PASSAGE TO READ below:

India, Middle East Countries In Talks On Oil-For-Food Scheme
NEW DELHI, March 11 (Reuters) - India is in talks with some Gulf nations to buy oil to fill its strategic reserves and sell food in return, seeking to use its position as the world's third-largest oil importer to both secure energy supplies and boost exports.
Indian Oil Minister Dharmendra Pradhan told reporters the idea was still fluid, but New Delhi had held preliminary conversations with the United Arab Emirates (UAE).
Prime Minister Narendra Modi and Abu Dhabi's crown prince, Sheikh Mohammed bin Zayed Al Nahyan, have discussed the issue twice, Pradhan said.
"We are discussing various models," Pradhan added.
India imports about four-fifths of its oil needs, with bulk of that supplied from the Middle East. A global supply glut has oil-rich countries there struggling to boost sales.
India is also the world's biggest rice and wheat producer after China and has large stocks of the staples.
Countries in the Middle East import food in large quantities as the region has less arable land and water.
The cost of food imports there could double to $70 billion in 20 years, as climate change hits crop yields and the population rises, an analyst at the International Center for Agricultural Research in the Dry Areas told the Thomson Reuters Foundation last year.
On Feb. 1, rice stocks at the state-run Food Corporation of India were 16.2 million tonnes, against a target of 7.6 million tonnes. Wheat stocks totaled 20.3 million tonnes, higher than the government-set target of 13.8 million.

End of PASSAGE TO READ.

| LIST OF TASKS |
a - Copy out the oil-for-food report word for word, starting at "India is also" and ending at "Foundation last year.".
b - Answer these questions from the oil-for-food report:
(i) With which country has New Delhi held preliminary conversations?
(ii) About what share of its oil needs does India import?
(iii) What did wheat stocks at the Food Corporation of India total on Feb. 1?
c - Carry on writing the oil-for-food report, starting after its last sentence.

MATERIAL PROVIDED below:

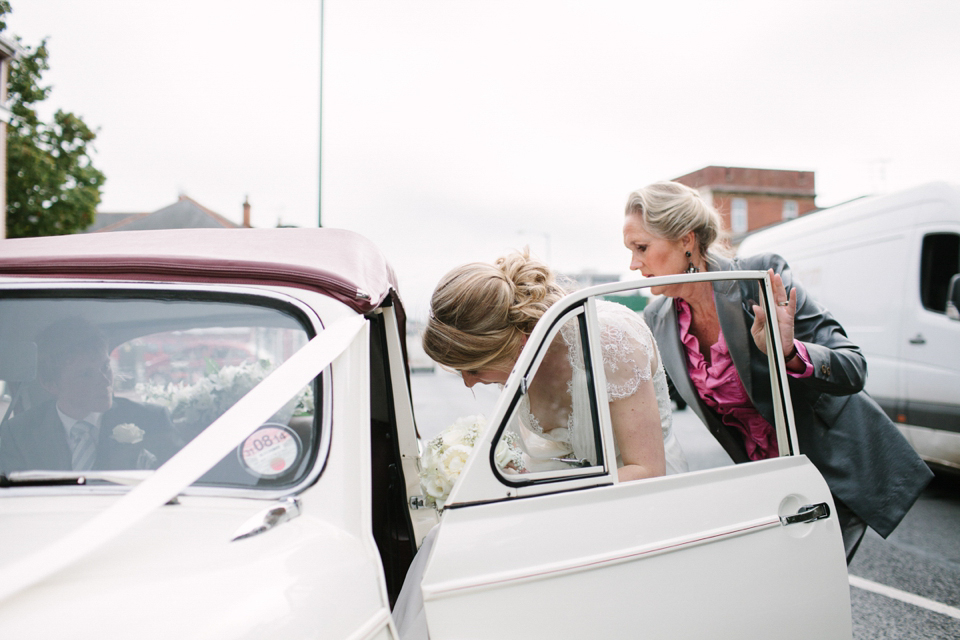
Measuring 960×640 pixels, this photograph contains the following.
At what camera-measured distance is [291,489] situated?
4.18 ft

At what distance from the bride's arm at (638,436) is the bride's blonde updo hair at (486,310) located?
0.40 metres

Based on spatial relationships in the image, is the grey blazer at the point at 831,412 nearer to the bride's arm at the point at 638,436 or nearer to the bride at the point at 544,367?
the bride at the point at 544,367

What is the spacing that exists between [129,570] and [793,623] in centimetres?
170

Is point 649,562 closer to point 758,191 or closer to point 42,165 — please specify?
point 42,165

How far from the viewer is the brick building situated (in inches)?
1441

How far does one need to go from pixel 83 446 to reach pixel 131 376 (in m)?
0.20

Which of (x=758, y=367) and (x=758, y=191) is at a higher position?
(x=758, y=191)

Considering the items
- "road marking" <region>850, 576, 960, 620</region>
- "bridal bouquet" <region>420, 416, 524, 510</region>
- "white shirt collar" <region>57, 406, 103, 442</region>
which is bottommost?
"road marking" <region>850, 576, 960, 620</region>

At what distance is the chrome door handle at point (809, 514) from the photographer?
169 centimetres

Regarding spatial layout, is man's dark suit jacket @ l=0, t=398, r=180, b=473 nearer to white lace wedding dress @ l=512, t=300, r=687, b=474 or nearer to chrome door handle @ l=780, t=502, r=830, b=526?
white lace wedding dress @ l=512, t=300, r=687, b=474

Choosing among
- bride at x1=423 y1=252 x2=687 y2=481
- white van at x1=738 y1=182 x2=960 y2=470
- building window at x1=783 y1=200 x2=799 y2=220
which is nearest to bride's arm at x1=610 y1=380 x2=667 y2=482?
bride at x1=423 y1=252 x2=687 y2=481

End of MATERIAL PROVIDED.

| ANSWERS TO EACH TASK |
a -
India is also the world's biggest rice and wheat producer after China and has large stocks of the staples.
Countries in the Middle East import food in large quantities as the region has less arable land and water.
The cost of food imports there could double to $70 billion in 20 years, as climate change hits crop yields and the population rises, an analyst at the International Center for Agricultural Research in the Dry Areas told the Thomson Reuters Foundation last year.

b -
(i) The United Arab Emirates (UAE)
(ii) About four-fifths
(iii) 20.3 million tonnes

c -
"They can buy food from here and store in India or in their countries; and we can buy oil from there and store in our strategic storage," Pradhan said.
Pradhan said such a deal would help Indian farmers secure a new market for their produce, mainly rice and wheat.
The mechanism envisaged by India will be different from the United Nations-designed oil-for-food programme, in which Iraq was allowed between 1996 and 2003 to sell oil in exchange for goods that met basic humanitarian needs, including food and medicines.
Pradhan said India had offered the UAE a part of its Mangalore strategic reserves to store oil. Under the arrangement being proposed by the Indians, the Gulf state would be allowed to use about a third of that oil for trade, while keeping the rest for India to use as strategic reserves.
India will complete the first phase of its strategic reserve to store 39 million barrels by May and later this year begin work on the second phase which will have a capacity to hold 91.6 million barrels, Pradhan said.